Convert the data below into a JSON array of strings, one string per line, leaving out blank lines.

Stored records:

################

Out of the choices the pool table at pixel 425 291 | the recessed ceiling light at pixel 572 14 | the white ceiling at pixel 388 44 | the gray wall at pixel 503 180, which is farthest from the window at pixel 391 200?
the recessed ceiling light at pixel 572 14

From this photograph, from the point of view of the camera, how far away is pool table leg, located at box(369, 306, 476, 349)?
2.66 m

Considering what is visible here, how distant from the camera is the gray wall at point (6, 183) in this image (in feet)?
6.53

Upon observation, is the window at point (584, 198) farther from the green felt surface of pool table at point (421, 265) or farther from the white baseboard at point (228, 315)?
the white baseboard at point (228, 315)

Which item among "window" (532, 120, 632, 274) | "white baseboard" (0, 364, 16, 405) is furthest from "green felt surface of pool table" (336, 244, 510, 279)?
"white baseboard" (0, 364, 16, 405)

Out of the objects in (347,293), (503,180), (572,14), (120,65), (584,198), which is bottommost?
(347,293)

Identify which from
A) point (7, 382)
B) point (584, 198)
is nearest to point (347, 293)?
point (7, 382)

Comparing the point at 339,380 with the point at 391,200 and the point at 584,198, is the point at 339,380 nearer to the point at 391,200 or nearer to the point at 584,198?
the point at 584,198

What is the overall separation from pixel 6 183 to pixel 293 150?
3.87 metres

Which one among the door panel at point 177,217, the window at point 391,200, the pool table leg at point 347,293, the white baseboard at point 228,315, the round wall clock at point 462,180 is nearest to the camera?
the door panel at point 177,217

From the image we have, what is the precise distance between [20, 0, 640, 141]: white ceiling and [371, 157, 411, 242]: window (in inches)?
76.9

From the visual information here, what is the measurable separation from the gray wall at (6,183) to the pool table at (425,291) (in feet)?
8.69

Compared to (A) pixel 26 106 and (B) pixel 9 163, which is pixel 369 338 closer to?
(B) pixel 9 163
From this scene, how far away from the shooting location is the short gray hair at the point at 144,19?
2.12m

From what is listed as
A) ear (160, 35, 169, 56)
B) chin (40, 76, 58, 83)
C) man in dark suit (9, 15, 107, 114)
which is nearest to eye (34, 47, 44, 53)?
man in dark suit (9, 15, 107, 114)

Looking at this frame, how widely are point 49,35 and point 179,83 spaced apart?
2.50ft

################

WRITTEN RESPONSE:
[
  "Out of the choices the pool table at pixel 425 291 | the recessed ceiling light at pixel 572 14 | the white ceiling at pixel 388 44 | the gray wall at pixel 503 180, which is farthest from the window at pixel 391 200?",
  "the recessed ceiling light at pixel 572 14",
  "From this photograph, from the point of view of the camera, how far away is pool table leg, located at box(369, 306, 476, 349)?",
  "2.66 m",
  "Considering what is visible here, how distant from the camera is the gray wall at point (6, 183) in this image (in feet)?",
  "6.53",
  "Upon observation, is the window at point (584, 198) farther from the green felt surface of pool table at point (421, 265) or farther from the white baseboard at point (228, 315)?",
  "the white baseboard at point (228, 315)",
  "Which item among \"window\" (532, 120, 632, 274) | \"white baseboard\" (0, 364, 16, 405) is furthest from \"green felt surface of pool table\" (336, 244, 510, 279)?",
  "\"white baseboard\" (0, 364, 16, 405)",
  "Out of the objects in (347,293), (503,180), (572,14), (120,65), (584,198), which is bottommost?",
  "(347,293)",
  "Identify which from",
  "A) point (7, 382)",
  "B) point (584, 198)",
  "is nearest to point (347, 293)?",
  "point (7, 382)",
  "Comparing the point at 339,380 with the point at 391,200 and the point at 584,198, is the point at 339,380 nearer to the point at 391,200 or nearer to the point at 584,198?",
  "the point at 584,198",
  "What is the overall separation from pixel 6 183 to pixel 293 150?",
  "3.87 metres",
  "Which one among the door panel at point 177,217, the window at point 391,200, the pool table leg at point 347,293, the white baseboard at point 228,315, the round wall clock at point 462,180 is nearest to the camera?",
  "the door panel at point 177,217",
  "From the image we have, what is the precise distance between [20, 0, 640, 141]: white ceiling and [371, 157, 411, 242]: window (in inches)?",
  "76.9",
  "From the visual information here, what is the measurable separation from the gray wall at (6,183) to the pool table at (425,291) (in feet)?",
  "8.69",
  "Compared to (A) pixel 26 106 and (B) pixel 9 163, which is pixel 369 338 closer to?",
  "(B) pixel 9 163",
  "From this scene, how far away from the shooting location is the short gray hair at the point at 144,19?",
  "2.12m",
  "From what is listed as",
  "A) ear (160, 35, 169, 56)",
  "B) chin (40, 76, 58, 83)",
  "C) man in dark suit (9, 15, 107, 114)",
  "which is nearest to eye (34, 47, 44, 53)?",
  "man in dark suit (9, 15, 107, 114)",
  "Looking at this frame, how widely are point 49,35 and point 179,83 spaced apart?",
  "2.50ft"
]